Israel's government urged Teva Pharmaceutical Industries Ltd., the country's largest company, to bring jobs and operations back home while signaling its willingness to aid in a rescue of the beleaguered drugmaker.

The company has an obligation to Israel because of the special tax benefits it's enjoyed over the years, according to a statement Monday from Economy Minister Eli Cohen. Government officials have in recent days successfully pressed Teva to delay 350 job cuts in its home market until after the Jewish holidays in October, and are asking the Petach Tikva, Israel-based company to consider paring costs by targeting the management rather than rank-and-file staff. The company's North American headquarters are in North Wales.

"Teva's Israeli workers don't need to pay the price for failed investments abroad," Cohen said in the statement, after speaking to the drugmaker's interim chief executive officer Yitzhak Peterburg. "The Ministry of Economy will discuss with the company the return of activity to Israel and help it get out of the crisis it is in."

The Israeli government's hints about potential support for a rescue plan may cheer investors, though its intervention in the proposed job cuts adds another level of complexity for Teva, already under pressure to pay down $35 billion of debt and revive growth. The company lowered its profit forecast and slashed the dividend last week, while warning that it may breach debt covenants this year if the cash balance doesn't rapidly improve and it fails to raise enough funds from asset sales. Teva shares and bonds have plummeted.

A spokesman for the drugmaker didn't immediately respond to requests for comments.

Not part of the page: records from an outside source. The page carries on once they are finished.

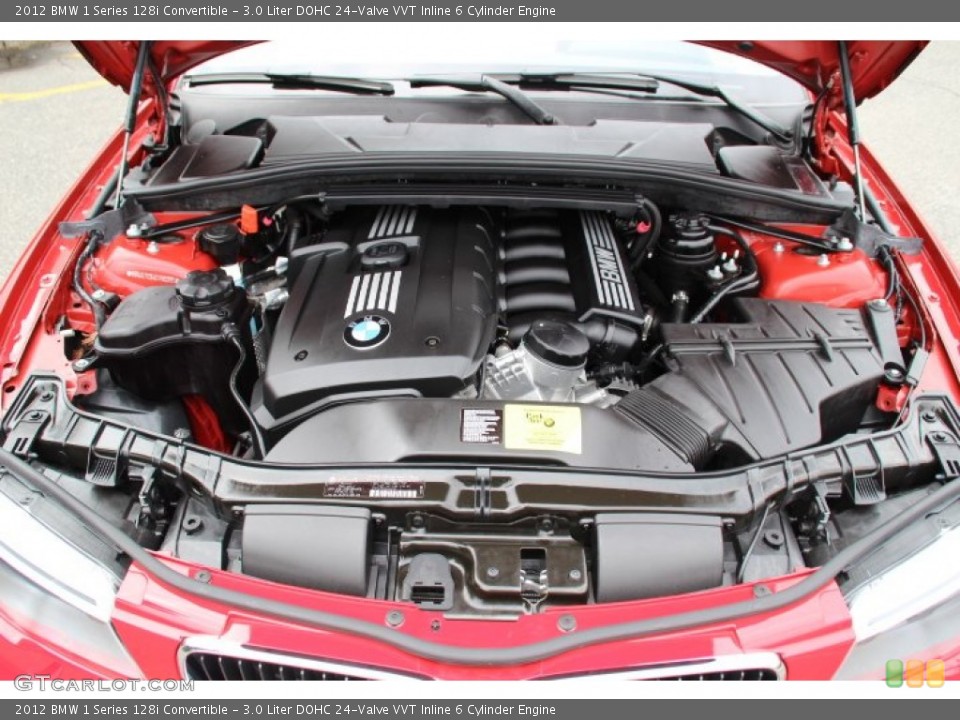 3.0 Liter DOHC 24-Valve VVT Inline 6 Cylinder Engine for the 2012 BMW 1 Series #79633143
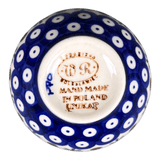 Bowl, Round, Dipping, 3.75", WR (WR51C) in "Mosquito" by W.R. Ceramika | WR51C-SM3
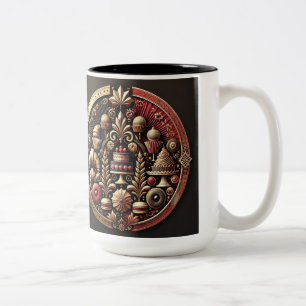 Tasse 2 Couleurs Le Meilleur Cadeau pour les Artistes de Pâtisserie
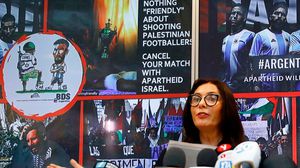 نواب في الكنيسيت الإسرائيلي دعوا إلى إقالة وزيرة الثقافة والرياضة ميري ريغيف- جيتي 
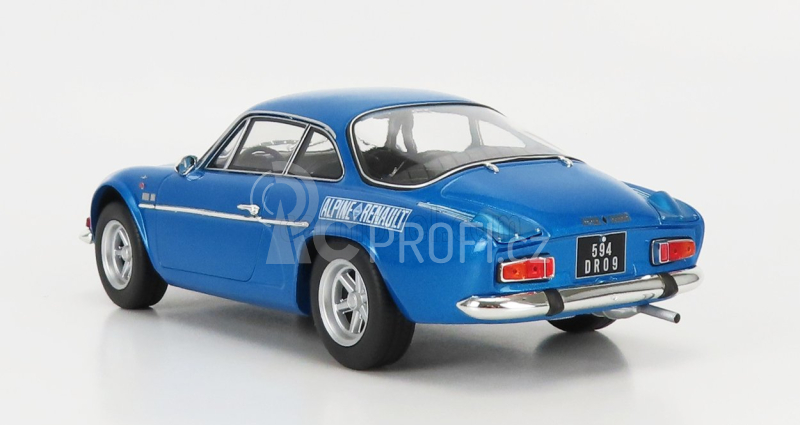 Norev Alpine A110 1600s 1972 1:18 Blue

Teva is looking to lower costs as it struggles to pay back debt following the acquisition of Allergan PLC's generic drugs unit for $40.5 billion last year. The company has said that by the end of the year, it will have eliminated 7,000 jobs globally, or about 12 percent of total headcount, from the time the Allergan deal closed in August 2016.

The planned cuts in Israel represent just five percent of the total for Teva, one of Israel's largest employers with 6,863 workers at the end of 2016. The company assured Cohen it would delay some of the job cuts, and that most reductions would come through a voluntary retirement plan instead of firings.

A domestic environment that fosters innovation allowed the firm to become the world's largest maker of generic medicines, the minister said.

"Successful management in the past, alongside tax benefits in Israel and the developments of Israeli scientists, have contributed to Teva's position as a leading international company," Cohen said in the statement. "Therefore as part of the company's global streamlining, it should bring activity back to Israel at the expense of other countries, where Teva's failed investments led to the need for a recovery plan."